Since the last time I saw Polaris they have risen above tragedy and taken on the world. Today they were coming back to Sydney as champions, and they couldn’t have been happier. Flame pots erupted across the stage as the local heroes ripped through a cavalcade of catchy, melodic metalcore, Jamie Hails and Jake Steinhauser trading off vocal parts as Jesse Crofts and Rick Schneider stepped out with some guitar shred, something that had so far been in fairly short supply on today’s bill. Tracks from across their catalogue featured as streamers and fire shot from the stage; Jack Bergin from Void of Vision joined them for a barnstorming run through “Hypermania” as Polaris made it their mission to be one of the true highlights of this Knotfest package – and they were.
Now it was time for the entertaining and confusing Japanese troupe known as Babymetal. Masked musicians wielding tight and furious heavy metal line the back of the stage while a trio of idol performers spin, dance, run and, occasionally, sing out front. Actually, only one of them sings. The other two just scream now and then. Their songs are basically J-pop tunes set to metal but the vocalists’ hyperactive antics, the seizure-inducing visuals and the insanely catchy riffing and choruses weave an unmissable spectacle of fun that’s hard not to enjoy. Even Electric Callboy drop by for a video cameo in “RATATATA”. Nothing about this act seems to make any logical sense, but the crowd loves it.
A Day to Remember is a band that I have had literally zero time for until today. Yet when a band can hit a cold stage and simply take command of a surging festival crowd the way these guys did, it pays to take notice. As the chant that opens “The Downfall of Us All” chimed out, I saw people LEAVE THE BOOZE LINE and run to go watch them.
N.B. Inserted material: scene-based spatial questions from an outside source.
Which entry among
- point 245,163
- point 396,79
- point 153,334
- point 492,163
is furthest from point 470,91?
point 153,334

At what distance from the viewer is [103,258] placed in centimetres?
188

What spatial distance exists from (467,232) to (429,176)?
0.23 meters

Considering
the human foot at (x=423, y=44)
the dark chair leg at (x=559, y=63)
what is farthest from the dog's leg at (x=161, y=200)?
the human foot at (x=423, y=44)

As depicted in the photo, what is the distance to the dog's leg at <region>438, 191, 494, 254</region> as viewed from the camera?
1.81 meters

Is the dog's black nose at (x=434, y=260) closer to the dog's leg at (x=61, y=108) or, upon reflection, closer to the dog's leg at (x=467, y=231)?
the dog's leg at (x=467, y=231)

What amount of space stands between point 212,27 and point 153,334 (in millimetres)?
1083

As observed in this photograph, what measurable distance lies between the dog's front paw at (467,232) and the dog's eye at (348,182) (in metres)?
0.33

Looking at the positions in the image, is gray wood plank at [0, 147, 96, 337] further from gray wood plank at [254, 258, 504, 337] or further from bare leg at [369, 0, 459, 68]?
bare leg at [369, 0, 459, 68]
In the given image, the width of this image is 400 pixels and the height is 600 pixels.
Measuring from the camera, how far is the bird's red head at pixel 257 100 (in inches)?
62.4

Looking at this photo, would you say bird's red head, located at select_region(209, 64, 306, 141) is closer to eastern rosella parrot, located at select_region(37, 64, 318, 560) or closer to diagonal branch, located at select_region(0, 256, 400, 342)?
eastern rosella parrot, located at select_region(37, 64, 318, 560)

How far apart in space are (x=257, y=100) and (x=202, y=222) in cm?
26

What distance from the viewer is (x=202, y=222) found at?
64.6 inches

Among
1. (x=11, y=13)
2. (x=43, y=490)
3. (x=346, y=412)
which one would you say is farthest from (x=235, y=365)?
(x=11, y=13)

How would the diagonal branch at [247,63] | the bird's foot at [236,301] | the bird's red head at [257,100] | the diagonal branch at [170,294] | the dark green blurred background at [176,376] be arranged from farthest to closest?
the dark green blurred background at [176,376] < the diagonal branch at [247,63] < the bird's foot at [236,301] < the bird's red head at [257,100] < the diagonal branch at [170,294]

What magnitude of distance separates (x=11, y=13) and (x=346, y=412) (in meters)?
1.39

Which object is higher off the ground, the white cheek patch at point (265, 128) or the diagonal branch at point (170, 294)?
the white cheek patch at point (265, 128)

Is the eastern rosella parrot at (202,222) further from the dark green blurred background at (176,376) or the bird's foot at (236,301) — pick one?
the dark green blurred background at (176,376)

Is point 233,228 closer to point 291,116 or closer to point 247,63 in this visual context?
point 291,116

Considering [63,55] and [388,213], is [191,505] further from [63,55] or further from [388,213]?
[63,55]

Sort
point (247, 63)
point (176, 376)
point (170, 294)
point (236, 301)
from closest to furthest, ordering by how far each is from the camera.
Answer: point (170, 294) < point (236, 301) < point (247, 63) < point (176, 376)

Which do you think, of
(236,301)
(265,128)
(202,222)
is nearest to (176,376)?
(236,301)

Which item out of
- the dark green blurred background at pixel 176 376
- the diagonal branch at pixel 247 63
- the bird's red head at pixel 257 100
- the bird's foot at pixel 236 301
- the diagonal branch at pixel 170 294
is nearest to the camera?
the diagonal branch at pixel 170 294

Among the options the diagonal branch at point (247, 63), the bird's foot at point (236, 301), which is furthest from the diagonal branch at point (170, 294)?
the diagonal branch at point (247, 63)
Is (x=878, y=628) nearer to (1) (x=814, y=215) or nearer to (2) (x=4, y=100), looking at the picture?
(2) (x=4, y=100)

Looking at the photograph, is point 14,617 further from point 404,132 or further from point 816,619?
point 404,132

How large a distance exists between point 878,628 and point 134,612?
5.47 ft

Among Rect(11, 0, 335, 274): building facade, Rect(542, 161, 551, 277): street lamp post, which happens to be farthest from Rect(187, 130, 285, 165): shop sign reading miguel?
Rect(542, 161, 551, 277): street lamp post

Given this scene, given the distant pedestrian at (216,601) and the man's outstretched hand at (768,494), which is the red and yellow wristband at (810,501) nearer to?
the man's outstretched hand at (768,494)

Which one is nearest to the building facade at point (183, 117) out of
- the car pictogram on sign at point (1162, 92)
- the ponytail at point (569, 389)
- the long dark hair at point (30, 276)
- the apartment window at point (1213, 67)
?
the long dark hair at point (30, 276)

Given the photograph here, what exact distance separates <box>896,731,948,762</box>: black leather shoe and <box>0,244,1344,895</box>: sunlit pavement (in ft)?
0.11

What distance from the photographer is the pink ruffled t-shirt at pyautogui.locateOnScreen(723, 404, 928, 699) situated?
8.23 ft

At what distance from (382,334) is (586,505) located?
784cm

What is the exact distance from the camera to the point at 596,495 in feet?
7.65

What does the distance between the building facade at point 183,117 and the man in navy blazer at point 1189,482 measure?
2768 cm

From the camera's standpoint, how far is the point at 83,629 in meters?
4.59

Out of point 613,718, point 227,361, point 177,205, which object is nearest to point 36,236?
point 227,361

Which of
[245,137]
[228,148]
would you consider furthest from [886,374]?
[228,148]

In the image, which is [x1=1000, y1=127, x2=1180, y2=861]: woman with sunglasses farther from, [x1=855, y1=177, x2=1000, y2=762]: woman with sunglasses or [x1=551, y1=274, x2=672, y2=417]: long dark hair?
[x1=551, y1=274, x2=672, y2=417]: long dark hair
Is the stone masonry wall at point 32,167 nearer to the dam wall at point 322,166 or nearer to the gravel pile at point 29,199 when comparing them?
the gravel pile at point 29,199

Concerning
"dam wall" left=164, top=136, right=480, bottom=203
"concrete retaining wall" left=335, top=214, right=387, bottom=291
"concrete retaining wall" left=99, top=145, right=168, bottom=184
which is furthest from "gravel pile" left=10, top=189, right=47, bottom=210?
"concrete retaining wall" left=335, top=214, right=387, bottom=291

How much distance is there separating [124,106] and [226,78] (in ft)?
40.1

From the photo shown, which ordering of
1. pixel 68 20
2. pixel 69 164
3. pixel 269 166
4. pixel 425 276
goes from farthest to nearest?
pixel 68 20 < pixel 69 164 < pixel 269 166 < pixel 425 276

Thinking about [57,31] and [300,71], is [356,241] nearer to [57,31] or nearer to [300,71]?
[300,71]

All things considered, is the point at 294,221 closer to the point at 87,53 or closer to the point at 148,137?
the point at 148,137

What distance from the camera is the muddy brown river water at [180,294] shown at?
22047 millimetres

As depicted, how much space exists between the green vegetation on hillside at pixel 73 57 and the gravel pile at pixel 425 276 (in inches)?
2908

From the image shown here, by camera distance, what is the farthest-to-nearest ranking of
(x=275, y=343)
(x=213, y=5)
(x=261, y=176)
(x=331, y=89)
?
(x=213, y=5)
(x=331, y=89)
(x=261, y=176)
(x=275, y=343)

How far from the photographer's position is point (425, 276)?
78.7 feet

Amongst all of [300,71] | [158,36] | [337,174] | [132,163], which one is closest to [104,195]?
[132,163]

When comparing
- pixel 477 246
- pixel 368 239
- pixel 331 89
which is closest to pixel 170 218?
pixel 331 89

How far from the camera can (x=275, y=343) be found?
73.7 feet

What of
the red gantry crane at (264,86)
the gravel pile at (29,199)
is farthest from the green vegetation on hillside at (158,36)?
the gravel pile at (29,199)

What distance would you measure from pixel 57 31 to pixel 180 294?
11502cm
The first band to play in full darkness, they let off pyro and confetti cannons like they’d just been invented and the fans lost their shit. The band’s heady mix of hardcore and power-pop is a winner, Jeremy McKinnon’s banter with both the crowd and his band is engaging and funny and the songs are killer. Beach balls bounce out over the field as the guitarists rain down some blistering solos and McKinnon stirs the hordes into singalongs from across their catalogue. On a day where literally everything has been high energy, A Day to Remember aren’t afraid to roll out the only acoustic song of the entire event, “If It Means a Lot to You” only to bring back the pit action for “All Signs Point to Lauderdale” to close an action-packed set.
Finally, a near-hush of anticipation sets across the parklands. Gary Wright’s “Dreamweaver” drifts through the night and then the grinding drone of their long-established intro track builds the tension. “(sic)” rips it apart and Slipknot explode onto the stage, their eight members barely keeping still as they prowled the multi-level stage. Corey Taylor addressed Clown’s absence early on, and without him they veered into a different set than the 25th anniversary of their debut we probably expected. Still, we got “Gematria” as part of the set for only the fourth time and there were plenty of classics in the catalogue-spanning set. Newer members like Eloy Casagrande and Michael Pfaff have added a fresh energy to what is little short of a spectacular display. Sid Jones has his own turn to shine, dropping a remix of Tattered and Torn in between bouts of hanging almost fully upside down before the full band comes ripping back with nuts versions of “The Heretic Anthem” and “Psychosocial”. I saw Slipknot at Soundwave once where they sounded muted and looked tired. Tonight they were dynamic, heavy, loud and absolutely devastating. As the final grinding sounds of “Scissors” echoed across Sydney, few could deny that Slipknot are still one of the greatest heavy acts of the 21st Century and Knotfest had delivered yet again.